Pretoria — Zimbabwe is neither for the ruling Zanu-PF nor the opposition Movement for Democratic Change (MDC), new president Emmerson Mnangwagwa said emphasising his government would abolish partisan politics that led to economic collapse and political tensions over the last two decades.
Speaking at the Zimbabwean Embassy in the South African capital Pretoria on Thursday, Mnangagwa assured Zimbabweans, investors, businesspeople, diplomatic missions and non-governmental organisations that his government was halting its decades-long stance of segregating along political party affiliation, race or tribe.
He said his administration was adopting a paradigm shift to restore order and dignity of all Zimbabweans.
"We (government) made mistakes in the past," Mnangagwa conceded.
"... ... .but not this time around. Let be no time whatsoever the country of Zimbabwe shall be pronounced to be belonging to Zanu-PF or MDC. The country belongs to all of us," he told a packed venue.
The event was initially scheduled as a breakfast meeting with Zimbabweans living in South Africa but eventually bulged with the attendance of members of the diplomatic coup in South Africa and businesspeople eager to invest in the natural resources-endowed Zimbabwe but whose economy has been wrecked by policies of the administration of Robert Mugabe, the ousted leader.
Mnangagwa said the new administration was eager to make up for time lost at the height of partisan policies and political tensions.
"As I speak to you right now, our country is 16 years behind other African nations (in terms of development)," he lamented.
"As such, we need to catch, and if possible, overtake those countries," Mnagangagwa said to the applause of thousands foreign dignitaries.
He offered an olive branch to adversaries of the Mugabe regime, among them the Diaspora.
"For us to move forward, let us leave the bygones be bygones. Yes, we had political issues, but let us forgive one another in order to move forward," Mnangagwa said.
To achieve that, he led by example.
"I have forgiven the previous regime that wanted to arrest me. I walked for more than 30 km to the Mozambican border before coming to join most of you in the Diaspora (in South Africa). I have since forgiven them. So, let us all forgive each other," Mugabe's former deputy said.
He left Zimbabwe under a cloud following his dismissal by Mugabe in November. He was accused of plotting a coup and fanning factionalism.
Mnangagwa subsequently fled to South Africa citing threats against him and his family.
He returned after the ousting of Mugabe by the army and street protests.
Mnangwagwa also reached out to potential investors scared off by the previous regime's unyielding stance on foreign companies to cede 51 percent ownership to locals under the so-called indigeinisation policies.

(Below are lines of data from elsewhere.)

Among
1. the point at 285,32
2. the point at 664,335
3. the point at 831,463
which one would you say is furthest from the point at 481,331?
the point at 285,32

He said foreigners were now free to come and invest in the country in every area of their choice except in the mining where the policy should remain tilted in favour of Zimbabweans.
Mnangagwa said Zimbabwe was aggressively investing towards returning its position as the breadbasket of Africa.
It lost that status after the violent seizure of mostly white-owned farms in 2000.
Through Command Agriculture, the government would continue supporting small scale farmers with farming inputs in order to double their produce while ensuring government would no longer depend heavily on rainwater but intensify irrigation, construction of new water reservoirs and dams to ensure Zimbabwe has surplus food production for both export and reserve.
Meanwhile, the Zimbabwe-South Africa (ZIM-SA) had secured a US$200 million partnership with tractor manufacturer John Deree to provide tractors for farming in 2018.
The organisation also secured $100 million for the road repairs and $220 towards the recapitalisation of the dysfunctional Air Zimbabwe.
Shingirirai Mutanga, ZIM-SA Forum Secretary General, confirmed the developments while speaking at the event Mnangagwa addressed.
"It gives us an opportunity to invest in infrastructure development for Zimbabwe," Mutasa said.
Speaking at the same event, Jonathan Chimhandamba of the Zim-SA Business, said the government and Zimbabweans in the Diaspora had to complement efforts to revive the country.
"Zimbabwe needs its Diaspora, and the Diaspora needs Zimbabwe. For now, we are not asking the country what it cannot do, but ask what we can all do for Zimbabwe," Chimhandamba said.
Five cabinet ministers Mike Bimha (Industry, Commerce and Enterprise Development), Patrick Chinamasa (Finance), Joram Gumbo (Transport), Christopher Mutsvangwa (State Minister and Presidential Advisor) and Retired General Sibusiso Moyo (Foreign Affairs) accompanied Mnangagwa.
On Thursday, Mnangagwa met South African colleague President Jacob Zuma before meeting the newly-elected leader of the ruling African National Congress (ANC), Cyril Ramaphosa.